One nly have one life in his lifetime. And for once in a life time, you want to end it up. What logic is that? You gonna work it out no matter how bad situation is that, because God live at our side, he lead us and save us. Unless you're a sinner then I've nothing to comment.

Faith is very important in every decision we made. I don't really think that suicidal is a faith-ful decision, it doesn't make sense in any way. Everyone will have bad time in their life, but it just bad time, it's not doomsday, even doomsday had passed. 

How to describe life?

It's like Harry Potter series. Voldemort jumped out in the middle of the story and kill and scream and yell and he own a freaking flat nose. It's like the collapse version of Micheal Jackson's nose, and it's pathetic to hell. That's the bad part of your life, when all the things just went so wrong, but you know you will kill Voldemort if you read the book before the movie. ( Even you don't read, common sense tells the same. )

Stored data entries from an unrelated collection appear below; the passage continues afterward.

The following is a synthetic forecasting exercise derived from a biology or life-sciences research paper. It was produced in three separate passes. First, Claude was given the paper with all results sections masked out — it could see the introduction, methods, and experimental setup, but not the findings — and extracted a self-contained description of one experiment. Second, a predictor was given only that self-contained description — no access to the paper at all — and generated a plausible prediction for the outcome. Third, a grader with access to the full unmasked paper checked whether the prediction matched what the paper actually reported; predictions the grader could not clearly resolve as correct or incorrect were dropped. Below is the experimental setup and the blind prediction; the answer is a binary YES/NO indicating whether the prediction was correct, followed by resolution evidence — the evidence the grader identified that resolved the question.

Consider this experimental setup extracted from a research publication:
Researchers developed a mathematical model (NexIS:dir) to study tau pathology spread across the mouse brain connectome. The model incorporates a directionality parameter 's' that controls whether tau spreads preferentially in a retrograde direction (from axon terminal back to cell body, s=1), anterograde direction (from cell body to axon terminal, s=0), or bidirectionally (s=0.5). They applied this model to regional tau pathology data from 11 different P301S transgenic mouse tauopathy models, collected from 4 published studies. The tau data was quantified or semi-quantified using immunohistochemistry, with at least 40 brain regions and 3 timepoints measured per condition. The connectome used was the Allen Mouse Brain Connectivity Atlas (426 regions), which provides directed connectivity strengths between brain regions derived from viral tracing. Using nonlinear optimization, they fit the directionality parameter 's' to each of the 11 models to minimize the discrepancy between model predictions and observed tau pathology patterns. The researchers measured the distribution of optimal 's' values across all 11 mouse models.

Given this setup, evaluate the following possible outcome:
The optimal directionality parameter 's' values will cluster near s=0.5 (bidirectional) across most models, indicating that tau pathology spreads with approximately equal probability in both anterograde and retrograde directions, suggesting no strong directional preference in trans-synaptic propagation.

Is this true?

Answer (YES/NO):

You have to wait for the better, and never lost in hope. Remember what I talked about The Secret and the positive thinking? You cannot be defeated by those bad days because your life gonna be forever bad days if you do that. You never have a moment of happiness? 

Think of your friends and family, because they're your inspiration and your hope. Happiness is what happened when the inspiration came across your mind.



See? Nothing is impossible. Steve Job can create iPhone and why you can't just be positive? It's damn easy compare to create iPhone right?

If you're not an Apple fans, then think of Mark Zuckerberg, he created Facebook, and please give a smile if you think that smiling is much more easier than writing programmes for Facebook.

If you don't like Facebook, then nevermind. What are you doing now? You thought that make someone to read on your blog is very easy? If not, then please be positive like me because blogging is kinda hard compare to think of my happiness moment.



It just another second until you realise how big you can be after you kill yourself, so just wait for a moment before you wanna die because you will know how pro you are and how life can be very meaningful. You need to accept things in your life, and let them go. 

If you keep reading the same chapter of your life, you will never go for the next chapter.

If you need a rest, you can go for a sleep. If you need some time to think for a solution, you can have your time. But you can't do anything if you're not breathing for more than 5 minutes.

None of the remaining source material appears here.